This book is a departure from Handler's work for younger readers under the pen-name of Lemony Snicket. I found The Series of Unfortunate Events to be delightful from the very first sentence, so it took a little while for Min and Ed's romance to draw me in. I read those books with my children, and I have particularly fond memories and inside jokes about these books to this day. Having said that, I don't think this sort of nostalgia for childhood books will affect the teen reader in the same way, even if they do happen to connect Handler and Snicket.

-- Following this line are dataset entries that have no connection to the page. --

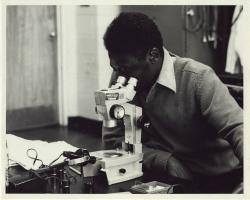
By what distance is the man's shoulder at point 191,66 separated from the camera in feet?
4.74

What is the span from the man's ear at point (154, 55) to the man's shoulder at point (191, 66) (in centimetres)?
9

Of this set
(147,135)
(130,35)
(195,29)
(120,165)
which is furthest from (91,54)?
(120,165)

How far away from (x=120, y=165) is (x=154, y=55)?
42cm

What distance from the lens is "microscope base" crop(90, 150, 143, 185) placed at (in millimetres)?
1257

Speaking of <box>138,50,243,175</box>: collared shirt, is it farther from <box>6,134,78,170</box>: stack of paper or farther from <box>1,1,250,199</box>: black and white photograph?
<box>6,134,78,170</box>: stack of paper

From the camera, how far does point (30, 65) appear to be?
13.5 feet

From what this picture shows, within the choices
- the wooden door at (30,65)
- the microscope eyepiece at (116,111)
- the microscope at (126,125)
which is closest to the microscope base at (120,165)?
the microscope at (126,125)

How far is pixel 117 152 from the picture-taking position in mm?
1351

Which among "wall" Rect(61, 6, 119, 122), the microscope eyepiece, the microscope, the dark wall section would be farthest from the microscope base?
"wall" Rect(61, 6, 119, 122)

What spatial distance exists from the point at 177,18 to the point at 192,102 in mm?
1962

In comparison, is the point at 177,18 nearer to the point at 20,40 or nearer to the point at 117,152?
the point at 20,40

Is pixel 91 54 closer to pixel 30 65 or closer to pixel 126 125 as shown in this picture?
pixel 30 65

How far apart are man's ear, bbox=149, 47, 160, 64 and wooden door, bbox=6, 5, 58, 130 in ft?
9.05

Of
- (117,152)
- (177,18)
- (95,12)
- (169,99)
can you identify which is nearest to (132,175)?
(117,152)
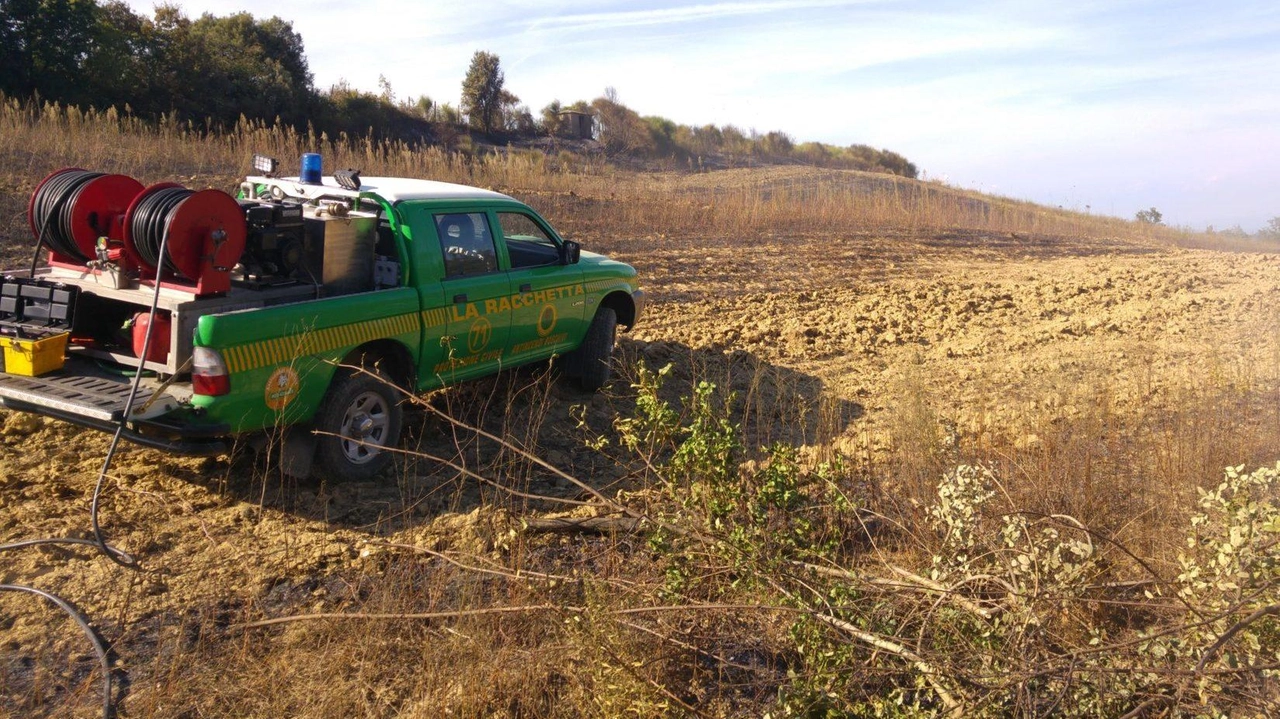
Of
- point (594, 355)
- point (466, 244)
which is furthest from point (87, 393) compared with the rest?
point (594, 355)

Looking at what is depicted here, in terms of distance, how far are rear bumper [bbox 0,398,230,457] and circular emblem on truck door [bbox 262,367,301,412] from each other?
279 millimetres

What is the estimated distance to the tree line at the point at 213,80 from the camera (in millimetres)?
20953

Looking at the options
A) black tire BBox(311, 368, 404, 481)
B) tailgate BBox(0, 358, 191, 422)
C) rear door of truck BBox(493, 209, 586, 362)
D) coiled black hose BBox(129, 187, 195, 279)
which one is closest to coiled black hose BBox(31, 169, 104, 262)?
coiled black hose BBox(129, 187, 195, 279)

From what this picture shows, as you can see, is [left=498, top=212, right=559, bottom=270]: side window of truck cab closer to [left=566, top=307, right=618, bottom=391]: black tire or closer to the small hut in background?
[left=566, top=307, right=618, bottom=391]: black tire

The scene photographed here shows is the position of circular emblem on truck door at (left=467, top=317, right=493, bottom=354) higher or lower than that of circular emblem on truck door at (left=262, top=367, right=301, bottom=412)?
higher

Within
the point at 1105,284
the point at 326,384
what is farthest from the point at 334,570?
the point at 1105,284

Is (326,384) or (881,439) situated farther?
(881,439)

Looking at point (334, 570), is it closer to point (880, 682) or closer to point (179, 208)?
point (179, 208)

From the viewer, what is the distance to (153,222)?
5078 millimetres

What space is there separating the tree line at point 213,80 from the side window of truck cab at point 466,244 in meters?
11.4

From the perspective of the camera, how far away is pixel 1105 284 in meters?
14.5

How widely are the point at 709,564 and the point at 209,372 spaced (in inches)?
108

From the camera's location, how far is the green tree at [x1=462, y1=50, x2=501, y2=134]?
114 ft

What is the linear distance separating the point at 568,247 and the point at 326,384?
2.64 m
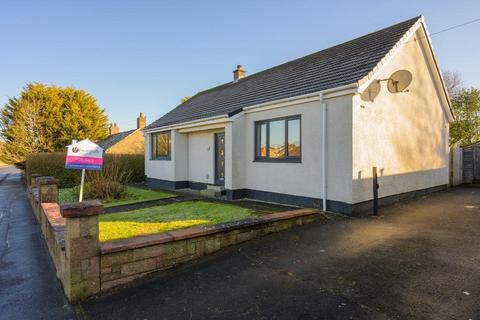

The "hook" that will draw readers into this book is the box of objects Min is returning to Ed, mementos of their failed romance. I think this works as an effective way to tell a story. As we are shown each object in turn in a full page illustration, Min recounts the object's history and its part in the romance and subsequent break-up. She ends most chapters with "and this is why we broke up", invoking and explaining the title of the book. This formulaic set up works well to piece the story together into a coherent whole. It also works nicely because we notice when the formula is broken, as in the instance of the "Real Recipes of Tinseltown" that Ed and Min find on their early morning trip to Tip Top Goods, when Min writes, "I hate to give it back to you, this complicated thing, it's why we stayed together"(p. 142).
While I am not one to insist upon books teaching lessons or having a moral . . . a good story needs neither, this book does provide an interesting look at how teens (and girls especially, I think) can lose themselves in their relationships. They forget what gave them joy before finding their new partner. They invest all of themselves into the new person, ignoring, old friends and interests. This loss of identity is especially bleak when the relationship ends, as we see in Min's tirade of self-hatred that goes on for almost three pages (pp. 335-337). Thinking back to Levithan's definition of YA, her romance with Ed in some ways interrupts who she was becoming and enter his world, where she is bored and unhappy a lot of the time.
This is a good book to have in a YA/teen collection because it deals with teen relationships, love, sex, friendship, cliques. In Min, we have a heroine who doesn't always make the right choices, but does have a strong support system in her group of friends, especially Al, who, it seems, is always there to pick up the pieces.
Problems this book might encounter
The book portrays teenage sexuality as well as underage drinking.
References
Handler, D. (2012). Why we broke up. Harper Collins: Toronto.